# dyeing leather



## crafty2002 (Aug 23, 2006)

A friend just gave me a brand new leather jacket he said he paid over $ 400 for and I love it. It fits me perfect and I love the design of it. 
But I hate the color of it. It is almost an orange color with just a hint of brown. 

How can I dye it either a darker brown or a black. I don't want to mess it up because it is really a nice jacket, but I would never wear it the color it is. 
Brian said it looked a different color in the store than it did when he got it home, and he didn't want to take it back because it would have made him feel dum. :baby04: I told him $400+ , I would have felt dum if I didn't take it back.

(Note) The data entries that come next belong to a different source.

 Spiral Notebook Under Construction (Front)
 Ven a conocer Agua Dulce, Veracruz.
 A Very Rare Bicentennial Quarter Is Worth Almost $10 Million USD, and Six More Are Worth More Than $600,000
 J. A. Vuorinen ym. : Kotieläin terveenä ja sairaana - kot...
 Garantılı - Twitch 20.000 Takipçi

Is there a spray dye you can use, or how do you dye leather that is already made into a coat?


----------



## tyusclan (Jan 1, 2005)

I've dyed shoes and tack before, but not the fine leather of a jacket. I'd be tempted to check with a leather shop and see what a professional dye job would cost on that expensive a jacket.


----------



## IowaLez (Mar 6, 2006)

what kind of leather is it? Is it a porous finish, like suede, or is it a top grain finish? I might be able to help you, but need more info.


----------



## sewtlm (Mar 22, 2006)

The leather is easy enough to dye your problem is that the lining is most likely acetate and does not like water.


----------



## crafty2002 (Aug 23, 2006)

LezlieinCA said:


> what kind of leather is it? Is it a porous finish, like suede, or is it a top grain finish? I might be able to help you, but need more info.

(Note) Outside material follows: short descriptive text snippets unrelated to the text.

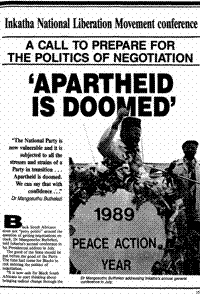 Inkatha National Liberation Movement Conference: a call to prepare for the politics of negotiation: Apartheid is doomed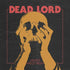 Dead Lord - Heads Held High CD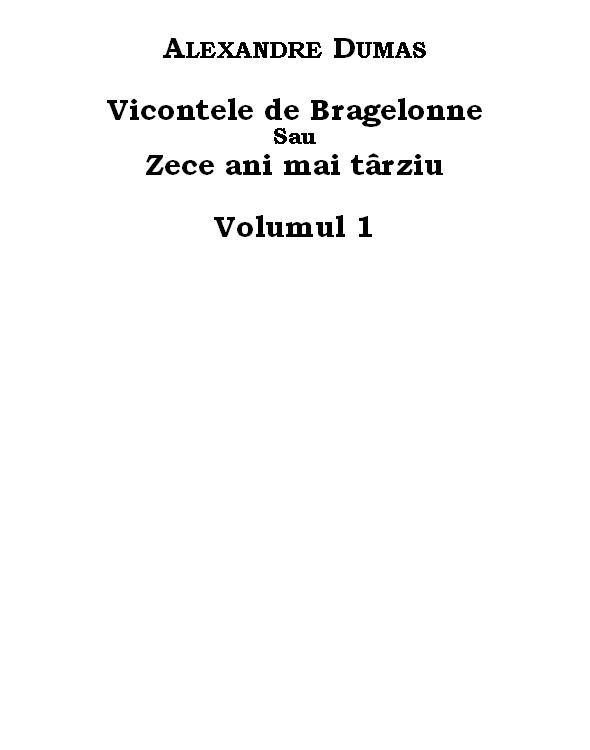 Vicontele de Bragelonne - vol.1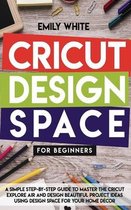 Cricut Design Space for Beginners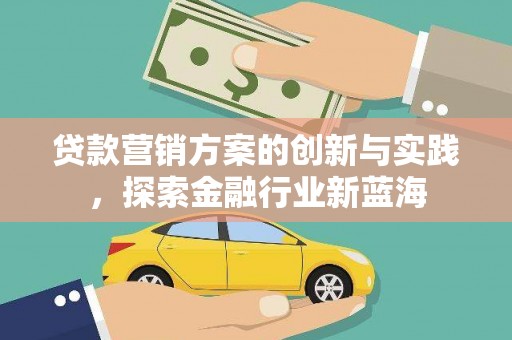 岳塘贷款营销方案的创新与实践，探索金融行业新蓝海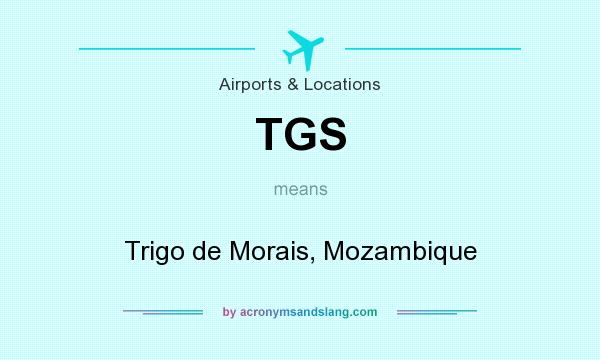 What does TGS mean? It stands for Trigo de Morais, Mozambique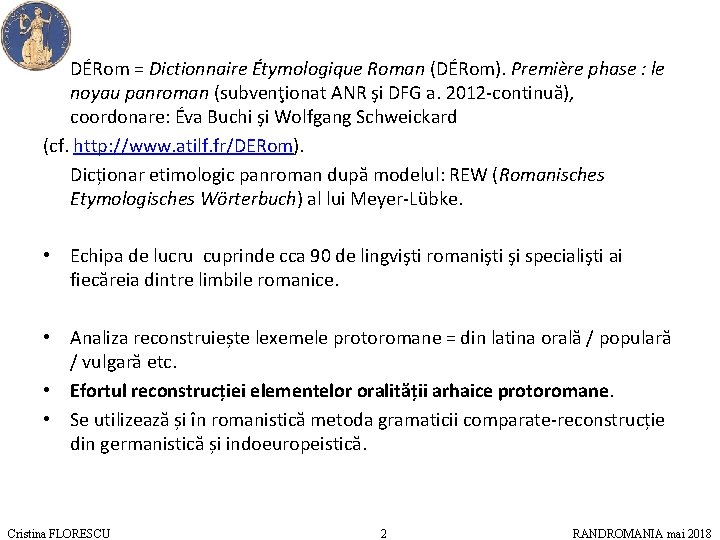  • DÉRom = Dictionnaire Étymologique Roman (DÉRom). Première phase : le noyau panroman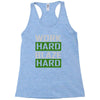 work hard blaze hard Racerback Tank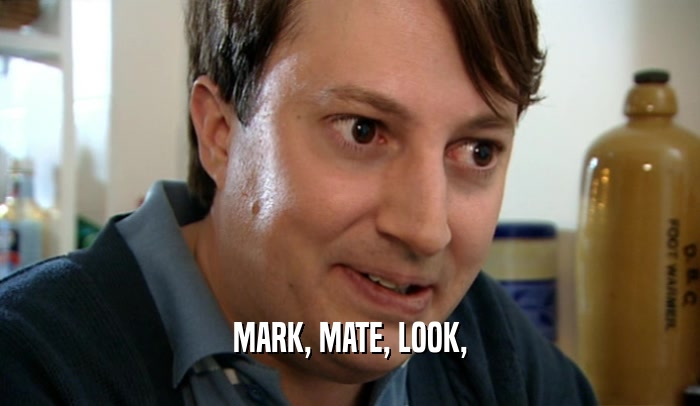 MARK, MATE, LOOK,  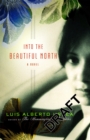 Into The Beautiful North : A Novel - Book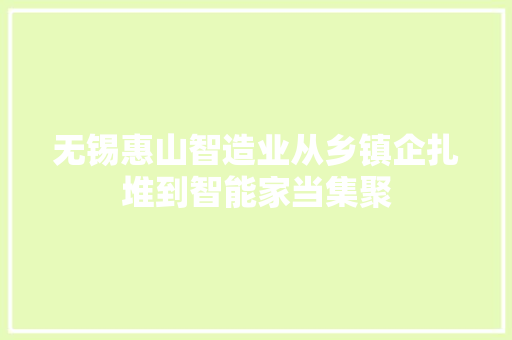 无锡惠山智造业从乡镇企扎堆到智能家当集聚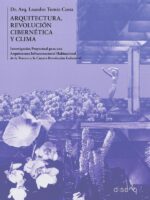 Arquitectura, Revolución Cibernética y Clima:Investigación Proyectual para una Arquitectura Infraestructural Habitacional para la Tercera y la Cuarta Revolución Industrial.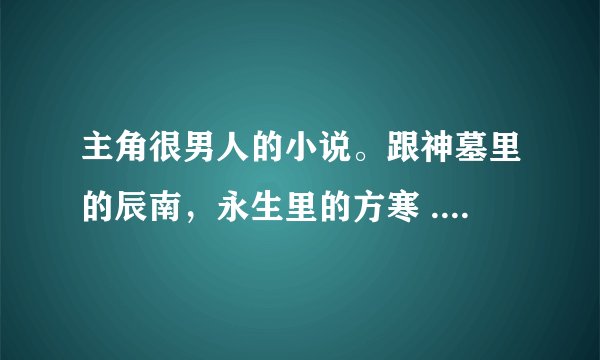 主角很男人的小说。跟神墓里的辰南，永生里的方寒 .遮天里的叶凡,这种男主角的小说。玄幻或者仙侠类小说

I am sorry for not getting back but my pot is full right now. Heck, it's always full. I would probably give up and die if I didn't keep it full, lol.
It isn't suede but I don't know if you would call it top grain either. I really don't know what that is. It is a slick bikers type jacket but the more I look at it the pinker it gets. I just hate the color. Love the jacket, but hate the color.
Is there something I can do to darken it cheaply. I don't care if it is sort of mixed colors, as long as it will stop getting pinker, lol. 
Thanks
Dennis


----------